■ **TESTO FORNITO**:
Enrico Letta (2007)


da La Nuova Sardegna
6 ottobre 2007

"Sono ancora il più giovane,
lo scandalo vivente
del rinnovamento mancato"


di Filippo Peretti

CAGLIARI. Enrico Letta sarà lunedì e martedì in Sardegna per la campagna elettorale del Partito democratico. Tra le diverse tappe ci sono le «sue» Porto Torres e Sassari. Candidato alla segretaria nazionale, Letta, che è anche sottosegretario alla presidenza del consiglio, lancia - mentre è in viaggio tra Sondrio e Lecco - un appello anche nell’isola: «Aprite ai giovani».

— Enrico Letta, come procede la”rivoluzione” dei quarantenni?
«Spero bene perché mi sono stancato di essere uno scandalo vivente».

— Lo”scandalo” dell’eterno giovane?
«Nel 1998, a trentadue anni, ero il ministro più giovane. Nel frattempo ho perso molti capelli e ho avuto due figli e mi sono ritrovato, a quarantuno anni, a essere il più giovane nel Comitato per il Partito democratico».

(Voci con domande spaziali)

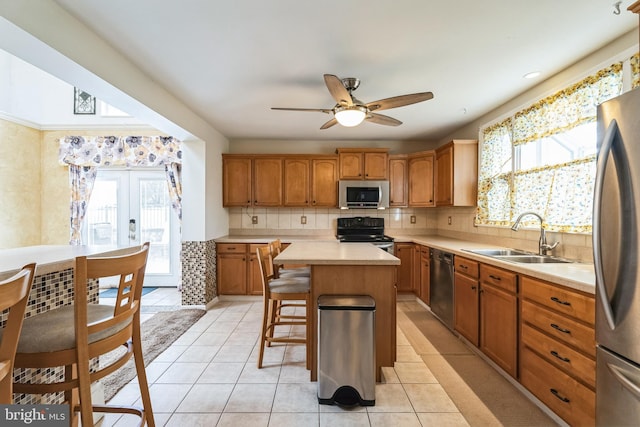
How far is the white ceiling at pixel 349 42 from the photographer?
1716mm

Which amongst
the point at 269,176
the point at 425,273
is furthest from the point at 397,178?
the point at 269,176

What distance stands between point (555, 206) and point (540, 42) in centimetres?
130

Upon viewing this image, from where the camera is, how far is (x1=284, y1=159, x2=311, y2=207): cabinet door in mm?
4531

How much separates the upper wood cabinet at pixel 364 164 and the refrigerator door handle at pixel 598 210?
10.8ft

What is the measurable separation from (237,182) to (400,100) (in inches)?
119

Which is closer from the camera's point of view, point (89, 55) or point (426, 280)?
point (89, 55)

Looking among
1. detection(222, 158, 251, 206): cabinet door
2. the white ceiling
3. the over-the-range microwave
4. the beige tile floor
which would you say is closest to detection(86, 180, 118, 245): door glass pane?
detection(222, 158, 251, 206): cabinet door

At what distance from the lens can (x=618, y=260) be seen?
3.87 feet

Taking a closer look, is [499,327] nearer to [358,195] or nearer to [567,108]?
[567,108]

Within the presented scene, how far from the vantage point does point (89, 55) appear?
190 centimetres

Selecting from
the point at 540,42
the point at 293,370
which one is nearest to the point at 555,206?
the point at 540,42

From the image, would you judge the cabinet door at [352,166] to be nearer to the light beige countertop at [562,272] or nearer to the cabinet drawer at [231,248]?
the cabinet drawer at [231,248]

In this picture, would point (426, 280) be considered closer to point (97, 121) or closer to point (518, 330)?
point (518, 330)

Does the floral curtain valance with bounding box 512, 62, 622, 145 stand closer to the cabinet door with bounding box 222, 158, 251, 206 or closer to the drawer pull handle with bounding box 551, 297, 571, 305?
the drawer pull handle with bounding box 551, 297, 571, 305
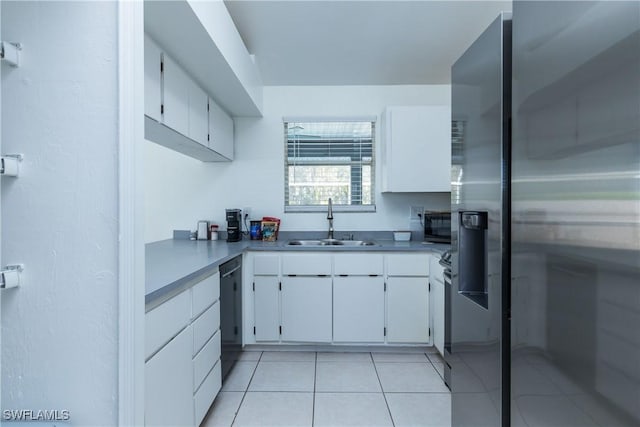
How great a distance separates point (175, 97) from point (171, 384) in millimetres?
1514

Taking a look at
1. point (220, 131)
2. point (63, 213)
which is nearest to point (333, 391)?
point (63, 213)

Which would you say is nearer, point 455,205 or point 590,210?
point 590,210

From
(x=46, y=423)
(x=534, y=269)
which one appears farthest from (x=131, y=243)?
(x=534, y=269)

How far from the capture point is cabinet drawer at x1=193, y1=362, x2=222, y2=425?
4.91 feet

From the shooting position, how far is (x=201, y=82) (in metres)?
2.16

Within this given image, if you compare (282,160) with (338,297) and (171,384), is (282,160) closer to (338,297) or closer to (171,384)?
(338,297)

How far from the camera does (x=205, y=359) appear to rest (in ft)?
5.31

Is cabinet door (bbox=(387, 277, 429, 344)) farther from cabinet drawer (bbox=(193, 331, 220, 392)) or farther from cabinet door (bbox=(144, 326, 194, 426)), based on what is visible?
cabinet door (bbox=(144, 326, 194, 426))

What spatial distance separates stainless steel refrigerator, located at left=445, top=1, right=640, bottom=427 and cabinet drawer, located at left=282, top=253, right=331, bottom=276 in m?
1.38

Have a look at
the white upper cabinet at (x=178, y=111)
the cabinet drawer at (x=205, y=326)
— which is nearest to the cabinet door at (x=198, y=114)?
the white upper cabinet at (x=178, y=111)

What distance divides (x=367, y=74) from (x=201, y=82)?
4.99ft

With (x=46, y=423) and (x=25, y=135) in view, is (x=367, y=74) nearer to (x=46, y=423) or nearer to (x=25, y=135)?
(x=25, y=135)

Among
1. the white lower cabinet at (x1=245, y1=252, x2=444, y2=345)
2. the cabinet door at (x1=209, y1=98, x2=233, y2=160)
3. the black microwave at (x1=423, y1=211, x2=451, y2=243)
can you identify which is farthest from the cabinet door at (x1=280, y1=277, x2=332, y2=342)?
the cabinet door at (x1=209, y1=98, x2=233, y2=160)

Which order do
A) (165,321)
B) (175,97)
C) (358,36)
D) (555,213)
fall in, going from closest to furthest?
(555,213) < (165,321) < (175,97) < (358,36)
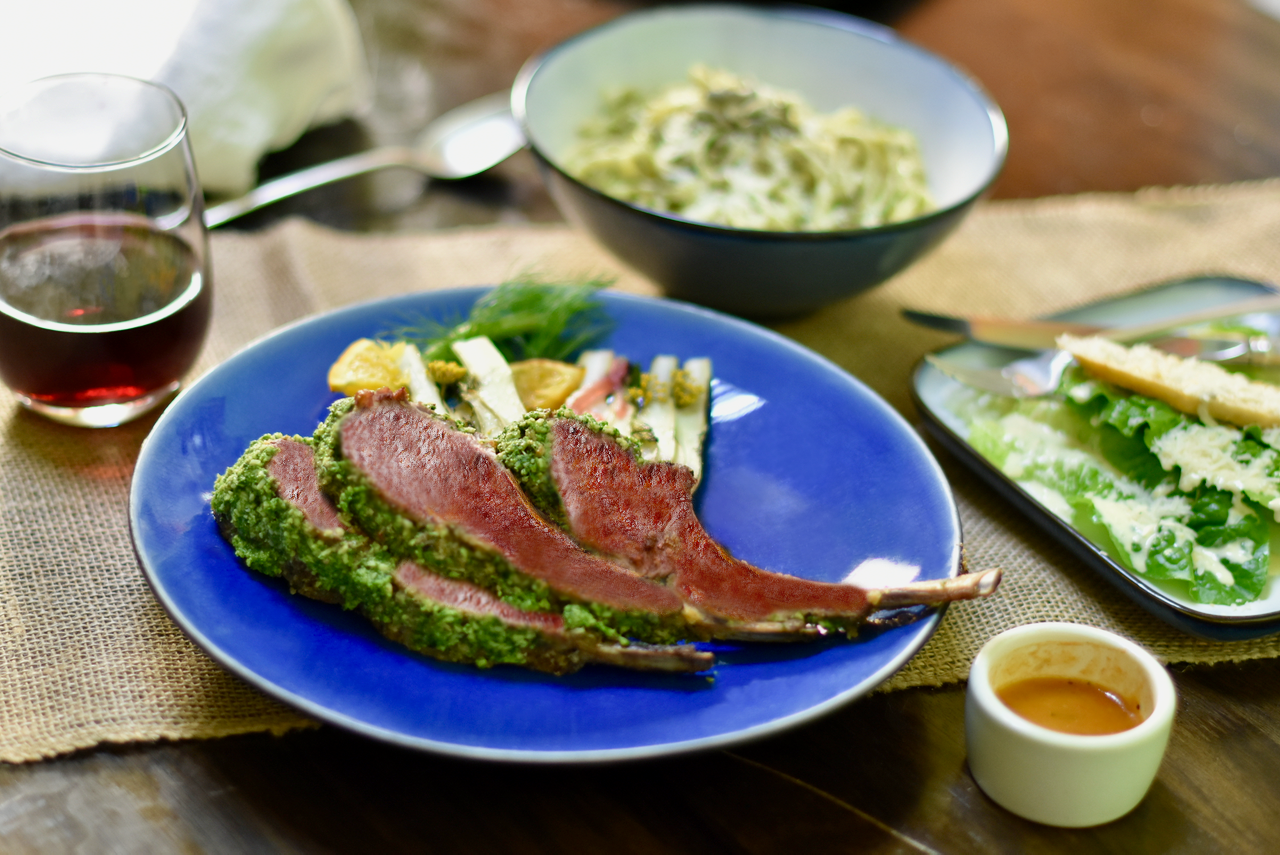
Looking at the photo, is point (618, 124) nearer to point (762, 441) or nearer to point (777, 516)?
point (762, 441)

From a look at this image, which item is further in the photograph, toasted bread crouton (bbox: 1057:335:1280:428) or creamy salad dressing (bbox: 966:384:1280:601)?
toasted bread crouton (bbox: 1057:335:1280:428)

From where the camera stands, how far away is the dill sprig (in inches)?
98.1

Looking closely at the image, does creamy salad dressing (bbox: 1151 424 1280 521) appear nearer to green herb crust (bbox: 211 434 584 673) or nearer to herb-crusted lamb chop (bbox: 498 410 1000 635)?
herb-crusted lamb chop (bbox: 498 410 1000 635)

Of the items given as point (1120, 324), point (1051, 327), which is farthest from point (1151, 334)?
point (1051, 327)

==

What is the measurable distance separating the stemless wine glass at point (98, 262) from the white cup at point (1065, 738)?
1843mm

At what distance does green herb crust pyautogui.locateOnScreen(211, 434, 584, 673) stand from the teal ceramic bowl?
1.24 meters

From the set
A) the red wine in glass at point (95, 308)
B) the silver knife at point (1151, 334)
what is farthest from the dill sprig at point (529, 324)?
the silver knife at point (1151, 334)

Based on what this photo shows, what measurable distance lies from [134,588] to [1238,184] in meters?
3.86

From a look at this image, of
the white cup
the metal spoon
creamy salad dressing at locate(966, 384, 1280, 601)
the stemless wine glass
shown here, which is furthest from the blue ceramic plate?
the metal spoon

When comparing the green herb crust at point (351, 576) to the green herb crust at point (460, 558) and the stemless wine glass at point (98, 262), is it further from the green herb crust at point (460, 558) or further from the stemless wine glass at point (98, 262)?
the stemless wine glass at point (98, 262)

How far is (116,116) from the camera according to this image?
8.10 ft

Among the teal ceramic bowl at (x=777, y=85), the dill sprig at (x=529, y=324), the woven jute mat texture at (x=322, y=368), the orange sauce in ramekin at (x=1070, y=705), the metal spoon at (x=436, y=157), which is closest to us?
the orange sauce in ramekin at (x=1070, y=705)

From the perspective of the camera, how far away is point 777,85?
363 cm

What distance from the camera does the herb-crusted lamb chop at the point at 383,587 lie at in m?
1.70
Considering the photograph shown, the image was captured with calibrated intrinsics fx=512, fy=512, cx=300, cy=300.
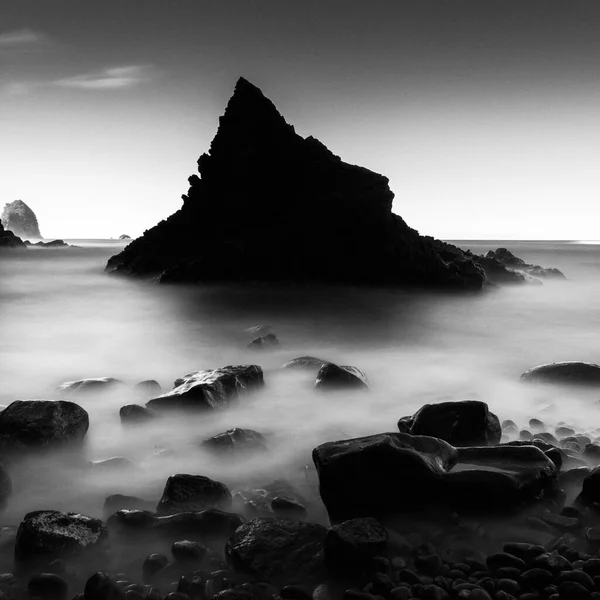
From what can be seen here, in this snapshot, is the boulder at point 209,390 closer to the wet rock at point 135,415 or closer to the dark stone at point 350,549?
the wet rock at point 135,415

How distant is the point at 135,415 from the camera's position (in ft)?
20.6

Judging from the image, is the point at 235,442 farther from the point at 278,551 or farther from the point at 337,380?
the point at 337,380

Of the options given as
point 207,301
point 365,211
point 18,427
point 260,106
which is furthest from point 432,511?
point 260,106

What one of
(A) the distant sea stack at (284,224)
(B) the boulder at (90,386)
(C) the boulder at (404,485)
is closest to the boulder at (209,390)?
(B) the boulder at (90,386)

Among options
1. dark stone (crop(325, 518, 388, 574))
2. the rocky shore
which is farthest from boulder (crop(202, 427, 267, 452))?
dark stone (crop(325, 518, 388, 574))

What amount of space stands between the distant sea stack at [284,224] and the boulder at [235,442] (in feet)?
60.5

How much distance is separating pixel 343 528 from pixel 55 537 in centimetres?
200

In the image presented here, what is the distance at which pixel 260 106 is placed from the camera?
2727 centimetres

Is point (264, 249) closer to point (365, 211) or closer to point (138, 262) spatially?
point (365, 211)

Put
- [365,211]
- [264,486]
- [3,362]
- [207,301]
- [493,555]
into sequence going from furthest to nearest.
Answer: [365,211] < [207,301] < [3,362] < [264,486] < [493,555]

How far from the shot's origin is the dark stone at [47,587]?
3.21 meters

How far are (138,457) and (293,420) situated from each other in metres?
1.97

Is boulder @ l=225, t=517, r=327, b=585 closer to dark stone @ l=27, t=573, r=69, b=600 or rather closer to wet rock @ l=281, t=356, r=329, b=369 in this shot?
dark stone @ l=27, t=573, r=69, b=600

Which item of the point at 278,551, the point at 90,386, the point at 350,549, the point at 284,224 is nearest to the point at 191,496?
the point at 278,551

■ **CONSEGNA 1**:
Rispondi a queste domande sull'intervista a Enrico Letta:
(a) In quali giorni Letta sarà in Sardegna?
(b) Tra quali due città si trova in viaggio mentre lancia il suo appello?
(c) Quanti anni aveva nel 1998, quando era il ministro più giovane?
■ **CONSEGNA 2**:
Prosegui l'intervista a Enrico Letta a partire dall'ultima risposta riportata.
Le righe non servono per questo lavoro.

■ **RISPOSTA CORRETTA 1**:
(a) Lunedì e martedì.
(b) Tra Sondrio e Lecco.
(c) Trentadue anni.

■ **RISPOSTA CORRETTA 2**:
— Come fare la svolta?
«Mi sono candidato proprio per questo, per dire che la politica ha bisogno di rinnovamento, anche se la mia scelta mi ha appunto proiettato nel ruolo, scomodo, di pietra dello scandalo».

— Le sue liste, in effetti, sono le più giovani: l’età media è di trentacinque anni.
«Non si può dire altrettanto delle altre».

— Lei ha già detto che senza le sue liste il Pd avrebbe oggi una media di sessant’anni. Ma molti nel partito, forse per giustificare il mancato rinnovamento, dicono che sono i giovani a interessarsi poco di politica.
«E’ vero».

— E allora?
«Si interessano poco a”questa” politica».

— Qual è "questa" politica?
«La politica degli ultimi dieci anni è stata una politica che, una volta finite le ideologie, in Italia sono state sostituite con un surrogato di ideologie: l’anticomunismo e l’antiberlusconismo».

— Lo scontro che ci sta guidando la politica dal 1994.
«E che ha allontanato i giovani. Quelli cresciuti negli anni ottanta hanno voglia di una politica post-ideologica».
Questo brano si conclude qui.